To me it’s frankly insane that the best response to my question about what Bernie has done that makes it obvious he’d be a better President for blacks is a reference to the 1960s. When he’s been in Congress for something like 28 years this is shocking to me. That suggests you may not be aware of his votes and his positions on such issues, or may not be aware of his current rhetoric. Or maybe you know that on these matters his record isn’t materially different than Clinton’s (except during the current campaign she has been much more forceful in addressing systemic racism.)
This is increasingly hilarious all you have to talk about is stuff from 50 years ago. This stuff is a diversion, because the best argument Bernie thralls know how to make in favor of his civil rights platform is “he advocated for Civil Rights briefly in the 60s, was detained briefly by police, and then forgot all about it and snuggled up to some of the most repressive and terrible regimes of the 20th century in his quest to gain a deeper understanding of the benefits of socialism.”
You ignored the specifics of my post.
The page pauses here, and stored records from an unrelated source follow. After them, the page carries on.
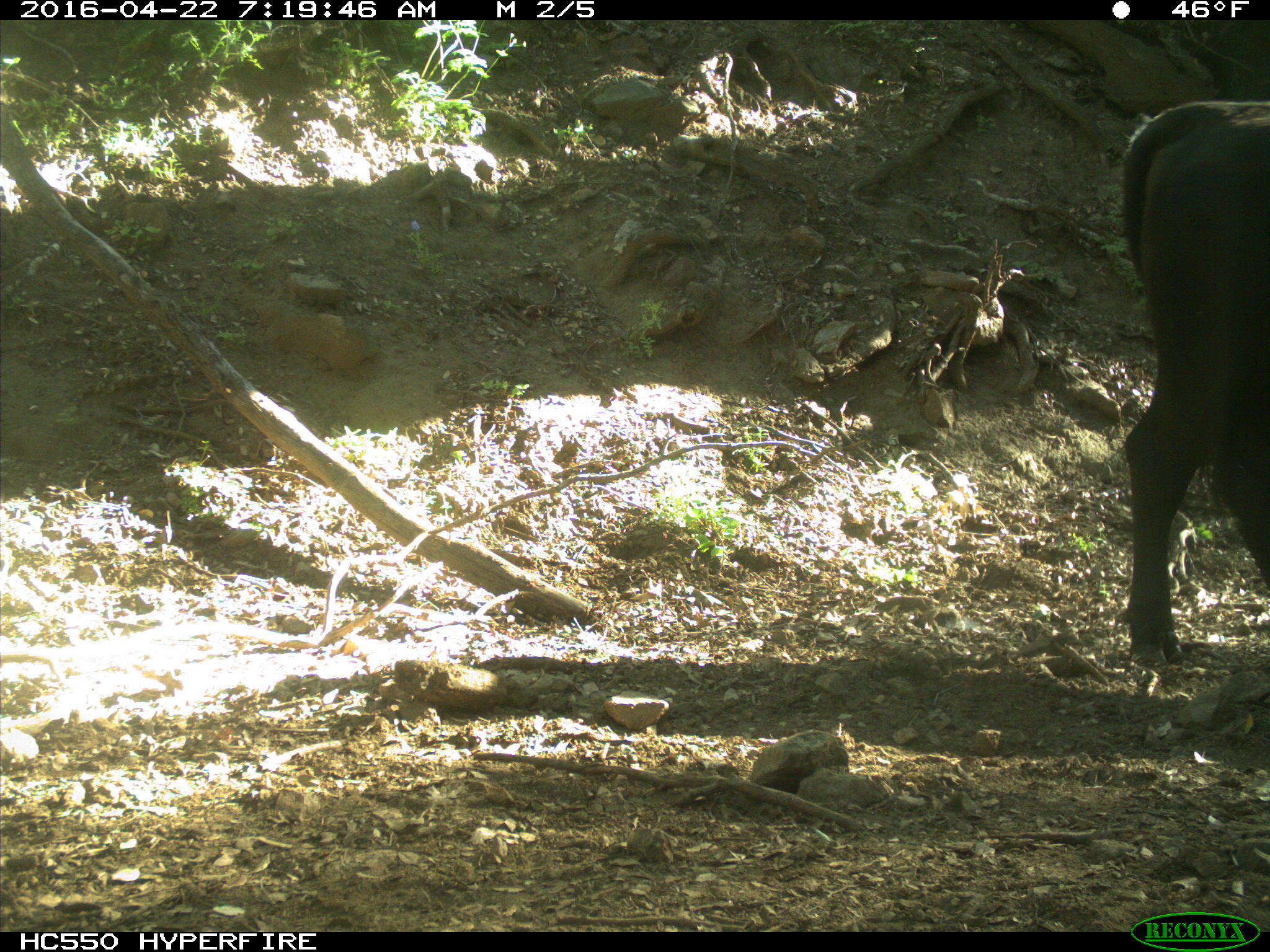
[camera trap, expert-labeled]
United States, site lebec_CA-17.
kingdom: Animalia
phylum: Chordata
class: Mammalia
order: Artiodactyla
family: Bovidae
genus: Bos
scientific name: Bos taurus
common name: domestic cow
I listed a specific proposal: his push for state-paid tuition at state colleges. As blacks disproportionately get the short end of the stick in education, and education is one of the key tools for moving out of poverty, then state-paid college from state school would be disproportionately beneficial to blacks. That’s far beyond anything Clinton would ever go for.
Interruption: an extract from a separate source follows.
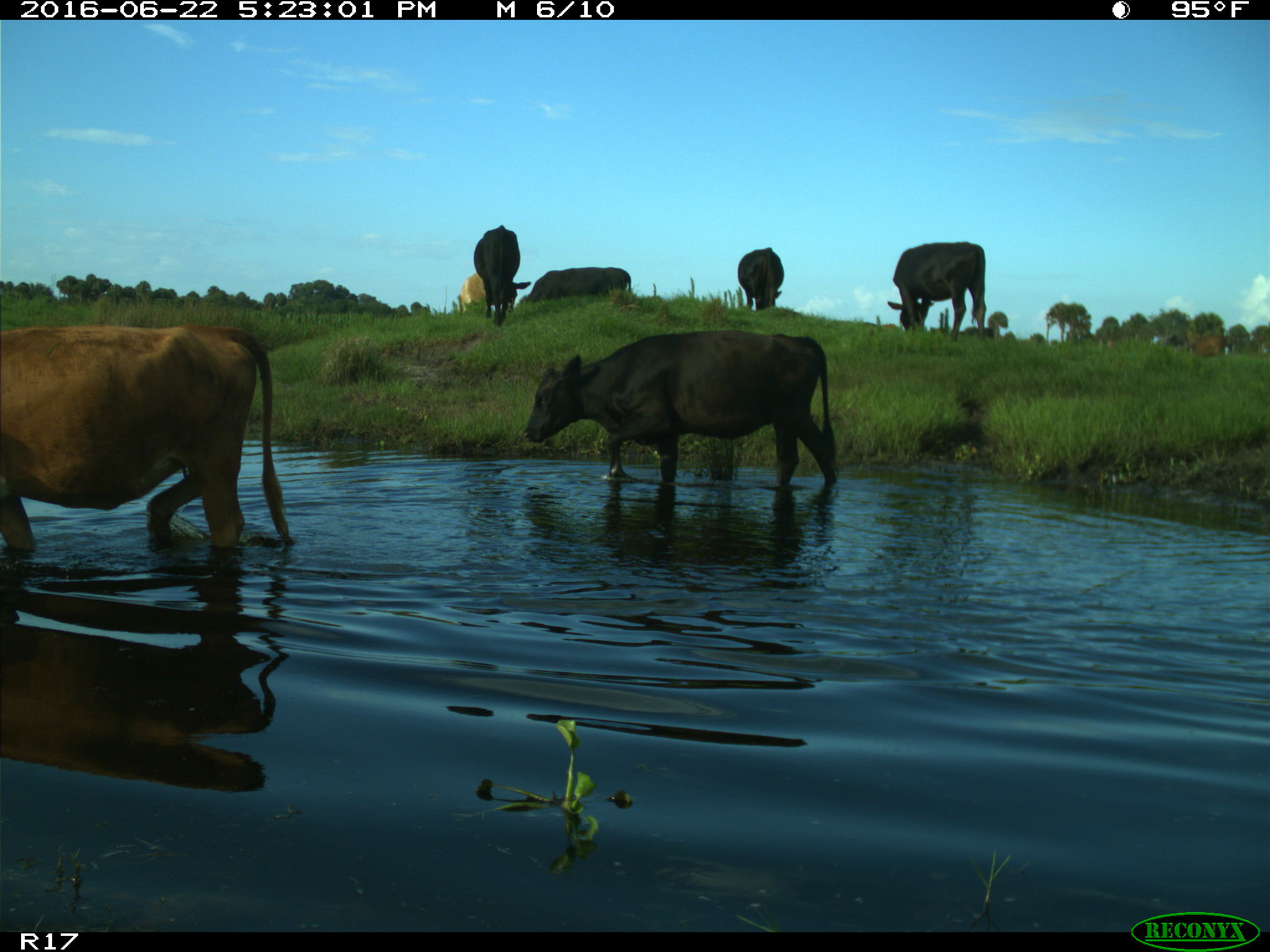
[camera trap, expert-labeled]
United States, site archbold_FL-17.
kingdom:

When Hillary was co-president, what great strides were made for black people? Since Bill was “the first black president” for some people, and she was the co-president, what’s their big achievement? Welfare reform? “Tough on crime” laws which helped propel us to the current situation with our criminal justice system?
The “Feel the Bern” kids are now pushing the meme that Hillary swept Super Tuesday in 2008, but Obama still won. This is not true. Actually Obama won 13 of 22 states on Super Tuesday, that year, and rcvd about the same # of delegates as Hillary. Alabama, Alaska, Colorado, Connecticut, Delaware, Georgia, Idaho, Illinois, Kansas, Minnesota, Missouri, North Dakota, and Utah.
Not the Bernies out of this race, not at this point. But it doesn’t look good.
They disproportionately get the stick long before college. They don’t graduate from high school in nearly the same numbers as whites. Free college education doesn’t do any good to people on the school to jail track because of their race.
Oh sure, I was forgetting that time, right around when Bernie was born, when people were rounding up the dominant white culture and stuffing them in gas chambers. Oh, no - wait. That was Bernie’s family members going into the gas chambers. Not the dominant white cultural members. They were the ones doing the stuffing, I remember now.
Antisemitism was alive and well in this country for decades after the holocaust. Yes, even in Brooklyn. Even in America. There are still people today who will tell you with a straightface that Jews aren’t White. They don’t mean, “white skinned” they mean, White Anglo-Saxon, Protestant. To that sort of thinking, Jews will always be Other.
If you think that being in Brooklyn made up for knowing that his family members were destroyed in concentration camps or knowing that as Jew, he’s an outsider, well, you can take a seat on the bench next to ElvisLives.
Here’s a brief mention of Bernie’s family from a 2007 article in the NYT -
Yeah, Bernie was a Jew, in Brooklyn. But growing up, he was never part of the dominant class.